At the pleading stage, plaintiffs usually need nonconclusory facts supporting one or more of the following:
a horizontal agreement or conscious commitment to a common scheme;
exchange of confidential or competitively sensitive information;
coordinated adherence to algorithmic recommendations;
software rules that meaningfully constrain competitive independence;
actual adverse effects in the relevant market.
B. Proof of agreement
This remains the hardest element.
For hub-and-spoke cases, plaintiffs typically must show:
vertical agreements between the hub and each spoke;
a horizontal agreement, tacit understanding, or common commitment among the spokes; and
a restraint in the relevant market caused by that arrangement.
Without the “rim,” the wheel collapses.
C. Proof of effects
Plaintiffs may proceed by:
direct evidence of higher prices, reduced output, worse quality, or restrained competitive incentives; or
indirect evidence through market definition, market power, and likely anticompetitive effect.
As a matter of doctrine, actual detrimental effects can sometimes substitute for a full market-power showing. But many courts remain reluctant to dispense with market definition unless the direct-effects evidence is strong.

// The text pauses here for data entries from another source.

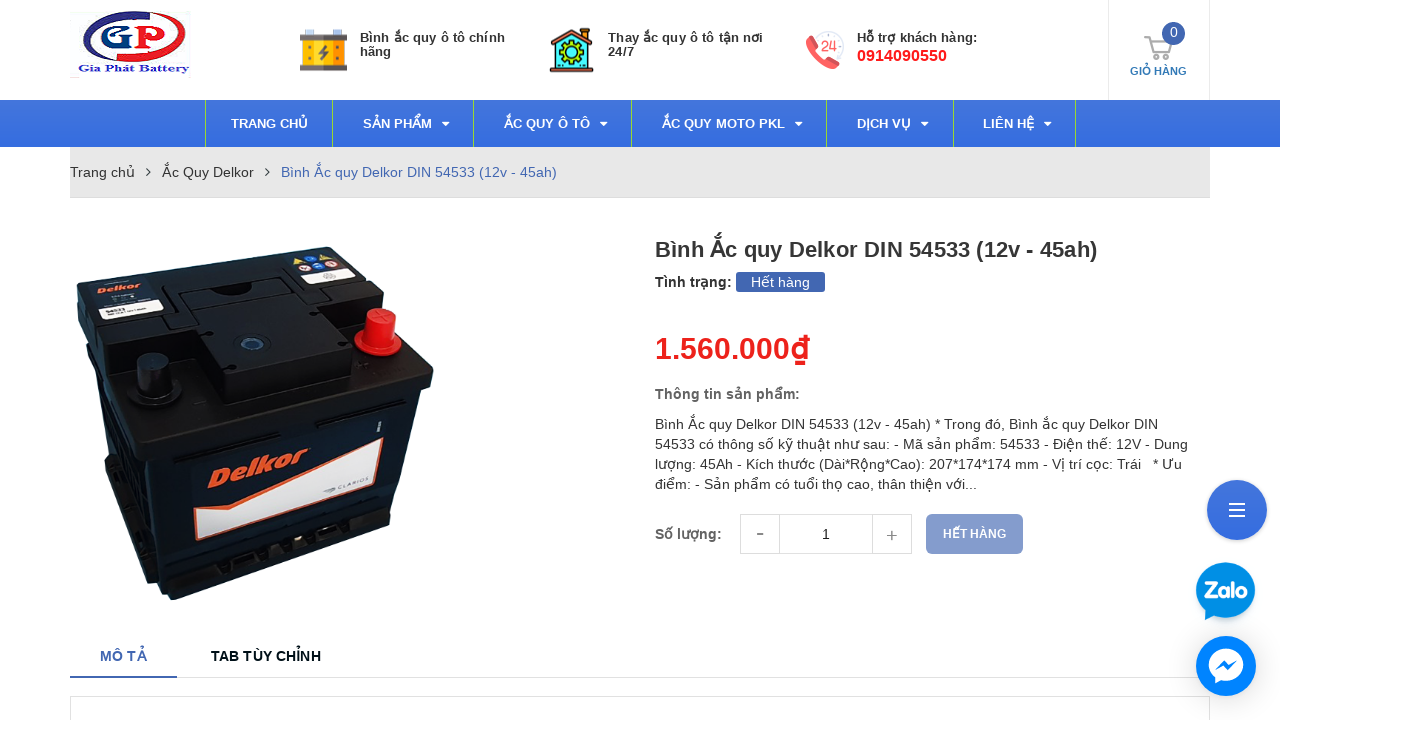

--- FILE ---
content_type: text/plain
request_url: https://www.google-analytics.com/j/collect?v=1&_v=j102&a=42432693&t=pageview&_s=1&dl=https%3A%2F%2Facquygiaphat.com%2Fac-quy-delkor-din-54533-12v-45ah&ul=en-us%40posix&dt=B%C3%ACnh%20%E1%BA%AEc%20quy%20Delkor%20DIN%2054533%20(12v%20-%2045ah)%20%E1%BA%AEc%20Quy%20Gia%20Ph%C3%A1t&sr=1280x720&vp=1280x720&_u=YEBAAEABAAAAACAAI~&jid=1094052994&gjid=119116169&cid=1410358848.1768948666&tid=UA-153406947-1&_gid=202458332.1768948666&_r=1&_slc=1&gtm=45He61f0n81P5J45F4v830157713za200zd830157713&gcd=13l3l3l3l1l1&dma=0&tag_exp=103116026~103200004~104527906~104528501~104684208~104684211~105391253~115495940~115938465~115938468~116185179~116185180~116682876~116744867~117041587~117091819~117171316&z=1723494892
body_size: -451
content:
2,cG-QM8FE8RK63

--- FILE ---
content_type: application/javascript
request_url: https://api.ipify.org/?format=jsonp&callback=getIP
body_size: -47
content:
getIP({"ip":"18.223.206.191"});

D. Two-sided platform complications
If the platform is legally characterized as two-sided, Amex can raise the plaintiff’s burden significantly. The plaintiff may have to prove harm across the platform, not just on one side. That can make algorithmic-collusion claims harder in booking, ad-tech, marketplace, or payment ecosystems.

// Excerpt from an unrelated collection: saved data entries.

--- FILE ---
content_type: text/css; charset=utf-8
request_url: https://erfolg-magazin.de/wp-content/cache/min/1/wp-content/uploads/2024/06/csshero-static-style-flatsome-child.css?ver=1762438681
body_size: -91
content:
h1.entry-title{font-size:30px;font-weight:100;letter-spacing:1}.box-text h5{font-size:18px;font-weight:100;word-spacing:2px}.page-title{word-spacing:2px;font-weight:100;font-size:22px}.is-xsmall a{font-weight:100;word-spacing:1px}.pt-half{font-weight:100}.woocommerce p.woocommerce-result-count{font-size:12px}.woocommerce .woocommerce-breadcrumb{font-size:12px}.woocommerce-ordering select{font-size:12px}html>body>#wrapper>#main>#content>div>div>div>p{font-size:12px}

IV. What Regulators Appear to Be Doing
Current agency activity suggests three trends.
1. Treating algorithmic coordination as ordinary antitrust, not a loophole
DOJ’s RealPage case and the joint FTC/DOJ hotel-room statement make clear that agencies view algorithmic coordination as fully reachable under existing antitrust law.
2. Focusing on data-sharing architecture
Agencies appear especially interested where rivals feed nonpublic, competitively sensitive information into a common system that then generates pricing outputs for them. That architecture looks less like independent optimization and more like a centralized coordination mechanism.

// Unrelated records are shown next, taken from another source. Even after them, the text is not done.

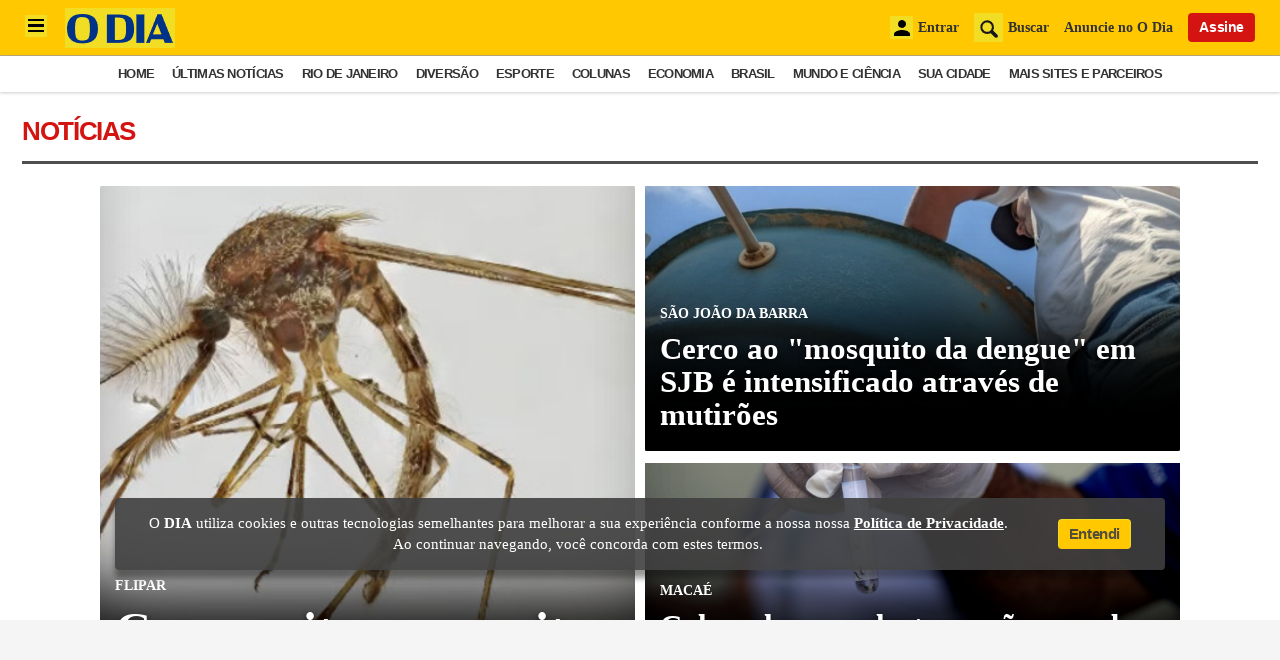

--- FILE ---
content_type: text/css
request_url: https://odia.ig.com.br/2020/common/static/CACHE/css/grid.css
body_size: 385
content:
:root {
  --grid-margin-desktop:22px;
  --grid-gutter-desktop:25px;
  --grid-column-width-desktop:72px;
  --grid-margin-tablet:16px;
  --grid-gutter-tablet:25px;
  --grid-column-width-tablet:72px;
  --grid-margin-phone:16px;
  --grid-gutter-phone:25px;
  --grid-column-width-phone:72px;
}

.mocked {
  margin: 0 auto;
  position: relative;
}

.flex,
.row {
  display: -webkit-box;
  display: -ms-flexbox;
  display: flex;
}

.col {
  -ms-flex-preferred-size: 72px;
      flex-basis: 72px;
}

.block {
  display: block;
}

.flex-wrap {
  -ms-flex-wrap: nowrap;
      flex-wrap: nowrap;
}

.column {
  margin: 0 12.5px;
}

.grid-column-with-aside {
  display: -ms-grid;
  display: grid;
  -ms-grid-columns: 2fr minmax(20%, 300px);
  grid-template-columns: 2fr minmax(20%, 300px);
  grid-gap: 25px;
}

/* RESPONSIVAS */
@media (max-width: 719px) and (min-width: 320px) {
  .grid {
    -webkit-box-orient: horizontal;
    -webkit-box-direction: normal;
    -ms-flex-flow: row wrap;
    flex-flow: row wrap;
    -webkit-box-align: stretch;
    -ms-flex-align: stretch;
    align-items: stretch;
    margin: 0;
    grid-gap: var(--grid-gutter-desktop,25px);
}
  .container {
    -webkit-box-sizing: border-box;
    box-sizing: border-box;
    margin: 0 auto;
    padding: var(--grid-margin-phone, 22px);
  }
  .xs-1 {
    grid-column-end: span 1;
    -ms-grid-column-span: 1;
  }
  .xs-2 {
    grid-column-end: span 2;
    -ms-grid-column-span: 2;
  }
  .xs-3 {
    grid-column-end: span 3;
    -ms-grid-column-span: 3;
  }
  .xs-4 {
    grid-column-end: span 4;
    -ms-grid-column-span: 4;
  }
}

@media (max-width: 1023px) and (min-width: 720px) {
  .grid {
    -webkit-box-orient: horizontal;
    -webkit-box-direction: normal;
    -ms-flex-flow: row wrap;
    flex-flow: row wrap;
    -webkit-box-align: stretch;
    -ms-flex-align: stretch;
    align-items: stretch;
    display: -ms-grid;
    display: grid;
    margin: 0;
    grid-gap: 25px;
    grid-gap: var(--grid-gutter-tablet, 25px);
    grid-template-columns: repeat(8, minmax(0, 1fr));
  }
  .container {
    -webkit-box-sizing: border-box;
    box-sizing: border-box;
    margin: 0 auto;
    padding: var(--grid-margin-tablet, 22px);
  }
  .sm-1 {
    grid-column-end: span 1;
    -ms-grid-column-span: 1;
  }
  .sm-2 {
    grid-column-end: span 2;
    -ms-grid-column-span: 2;
  }
  .sm-3 {
    grid-column-end: span 3;
    -ms-grid-column-span: 3;
  }
  .sm-4 {
    grid-column-end: span 4;
    -ms-grid-column-span: 4;
  }
  .sm-5 {
    grid-column-end: span 5;
    -ms-grid-column-span: 5;
  }
  .sm-6 {
    grid-column-end: span 6;
    -ms-grid-column-span: 6;
  }
  .sm-7 {
    grid-column-end: span 7;
    -ms-grid-column-span: 7;
  }
  .sm-8 {
    grid-column-end: span 8;
    -ms-grid-column-span: 8;
  }
}

@media (min-width: 1024px) {
  .grid {
    -webkit-box-orient: horizontal;
    -webkit-box-direction: normal;
    -ms-flex-flow: row wrap;
    flex-flow: row wrap;
    -webkit-box-align: stretch;
    -ms-flex-align: stretch;
    align-items: stretch;
    margin: 0;
    grid-gap: var(--grid-gutter-desktop,25px);
}

  .container {
    -webkit-box-sizing: border-box;
    box-sizing: border-box;
    margin: 0 auto;
    padding: var(--grid-margin-desktop, 22px);
  }
  .md-1 {
    grid-column: span 1;
    -ms-grid-column-span: 1;
  }
  .md-2 {
    grid-column: span 2;
    -ms-grid-column-span: 2;
  }
  .md-3 {
    grid-column: span 3;
    -ms-grid-column-span: 3;
  }
  .md-4 {
    grid-column: span 4;
    -ms-grid-column-span: 4;
  }
  .md-5 {
    grid-column: span 5;
    -ms-grid-column-span: 5;
  }
  .md-6 {
    grid-column: span 6;
    -ms-grid-column-span: 6;
  }
  .md-7 {
    grid-column: span 7;
    -ms-grid-column-span: 7;
  }
  .md-8 {
    grid-column: span 8;
    -ms-grid-column-span: 8;
  }
  .md-9 {
    grid-column: span 9;
    -ms-grid-column-span: 9;
  }
  .md-10 {
    grid-column: span 10;
    -ms-grid-column-span: 10;
  }
  .md-11 {
    grid-column: span 11;
    -ms-grid-column-span: 11;
  }
  .md-12 {
    grid-column: span 12;
    -ms-grid-column-span: 12;
  }
}

@media (min-width: 1200px) {
  .mocked {
    max-width: 1280px;
    margin: 0 auto;
    position: relative;
  }
  .container {
    max-width: 1280px;
  }
}
/*# sourceMappingURL=grid.css.map */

3. Studying surveillance-pricing and individualized pricing ecosystems
FTC’s 2024 orders and 2025 issue spotlight show concern not only with cartel-style coordination but also with AI-driven “surveillance pricing,” where firms use extensive consumer data to target prices. That is not identical to collusion, but it reflects the broader regulatory concern with algorithmic pricing systems built on large data ecosystems. (Fed. Trade Comm’n, FTC Issues Orders to Eight Companies Seeking Information on Surveillance Pricing (July 23, 2024)).
V. Practical Schematic for Litigation
A useful schematic for courts and litigants is:
Algorithm used→ not enough by itself
Common vendor + parallel price increases→ still usually not enough by itself under Section 1
Common vendor + nonpublic rival data sharing + algorithmic recommendations + adherence or constrained independence→ plausible coordination theory
Plus direct effects or market-power evidence→ stronger rule-of-reason case
Plus evidence of explicit agreement among rivals→ strongest path toward per se treatment
VI. Bottom Line
Automated price-fixing claims are being absorbed into existing antitrust doctrine, not replacing it. The core questions remain familiar: Is there an agreement? Is there a restraint in the relevant market? Are there actual adverse effects on competition? Does the conduct fit per se condemnation or require rule-of-reason analysis?
The real doctrinal pressure point is the burden of proving agreement in a digital environment. Courts have shown they will not infer unlawful collusion merely because rivals use the same software and prices rise. But where plaintiffs can allege or prove shared nonpublic data flows, algorithmic feedback loops, constrained independent decision-making, and actual market effects, the existing antitrust framework is fully capable of reaching digital collusion. The unsettled frontier is not whether antitrust applies. It is how much algorithmic interdependence, without more, is enough to count as agreement.